With our busy lifestyles it’s very difficult to devote time to leisure activities. However, according to a recent report in the BMJ Journal, by taking time to visit art galleries and museums, or going to the theater or opera, you will be helping yourself avoid an early death.
The findings were recently shared by researchers based at the University College London. Scientists were able to determine from their sample of 6,000 participants aged 50-plus that those who regularly took part in the arts had a 31% higher chance of living longer than those who didn’t. In fact by just engaging in the arts once or twice a year the risk of dying early was reduced by a still significant 14%.
“While other health behaviors like smoking, alcohol and exercise are undoubtedly bigger predictors of mortality, these leisure and pleasure activities that people don’t think as a health related activity do support good health and longevity,” explained one of the co-authors of the study, associate professor Daisy Fancourt.

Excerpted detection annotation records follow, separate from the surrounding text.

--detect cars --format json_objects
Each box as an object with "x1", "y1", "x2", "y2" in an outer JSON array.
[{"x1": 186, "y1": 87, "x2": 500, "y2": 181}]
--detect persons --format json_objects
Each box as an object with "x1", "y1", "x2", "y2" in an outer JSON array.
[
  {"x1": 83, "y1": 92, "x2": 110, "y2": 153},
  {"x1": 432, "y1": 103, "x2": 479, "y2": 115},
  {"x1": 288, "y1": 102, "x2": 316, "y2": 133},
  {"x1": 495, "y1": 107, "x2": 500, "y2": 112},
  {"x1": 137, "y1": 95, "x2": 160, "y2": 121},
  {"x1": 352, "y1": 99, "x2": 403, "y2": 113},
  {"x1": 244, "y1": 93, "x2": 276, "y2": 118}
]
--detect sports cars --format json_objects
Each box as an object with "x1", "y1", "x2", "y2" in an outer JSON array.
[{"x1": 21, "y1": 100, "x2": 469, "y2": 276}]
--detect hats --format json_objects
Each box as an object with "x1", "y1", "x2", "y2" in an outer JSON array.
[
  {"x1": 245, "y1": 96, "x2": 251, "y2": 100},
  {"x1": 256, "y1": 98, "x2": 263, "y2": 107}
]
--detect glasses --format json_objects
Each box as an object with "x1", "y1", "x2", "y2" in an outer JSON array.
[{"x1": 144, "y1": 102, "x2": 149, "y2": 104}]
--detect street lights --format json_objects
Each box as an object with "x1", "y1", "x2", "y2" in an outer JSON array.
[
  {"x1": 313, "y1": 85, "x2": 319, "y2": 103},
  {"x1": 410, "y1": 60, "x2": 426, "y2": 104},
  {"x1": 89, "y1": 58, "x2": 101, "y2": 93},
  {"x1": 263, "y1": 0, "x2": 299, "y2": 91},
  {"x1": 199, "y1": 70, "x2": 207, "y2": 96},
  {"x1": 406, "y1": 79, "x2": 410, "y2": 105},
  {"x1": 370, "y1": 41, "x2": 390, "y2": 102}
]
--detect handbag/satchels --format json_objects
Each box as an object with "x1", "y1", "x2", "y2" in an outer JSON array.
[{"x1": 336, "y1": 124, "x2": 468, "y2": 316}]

The study, which was based on data collected from 2004 onward, followed the habits of its participants and noted their attendance of various art exhibitions and shows, including opera and concerts. (For all you movie lovers, cinema was not considered in this study.)
It’s not entirely certain as to why people engaging in the arts live longer. First, social and economic differences play an important role as to whether someone would partake in the arts or not. And although wealth had an important role to play, it wasn’t the only reason behind the findings. The researchers also saw how mental health, cognitive differences, social and civic engagement, mobility and disability, and deprivation played a part, as reported by Katie Hunt for CNN.
While it’s already been shown how being artistic is beneficial for relieving stress — even if you’re no Michelangelo — Fancourt goes on to say “how the arts can act as a buffer against stress and build creativity that allows people to adapt to changing circumstances. It also helps people build social capital — accessing emotional support and information that helps people age more successfully,” adding, “We also thought that a greater sense of purpose could play a role.”
As further research is required to get to the heart of why engaging in the arts can help us live longer, the study provides great motivation to get out there and enjoy the arts. If you have no art galleries or museums in your area, try planning a trip to one out of town, or consider a pilgrimage to some of the shrines dedicated to some of America’s holiest people. Of course, you can also take some time after Mass to see what works of art your own church has to offer.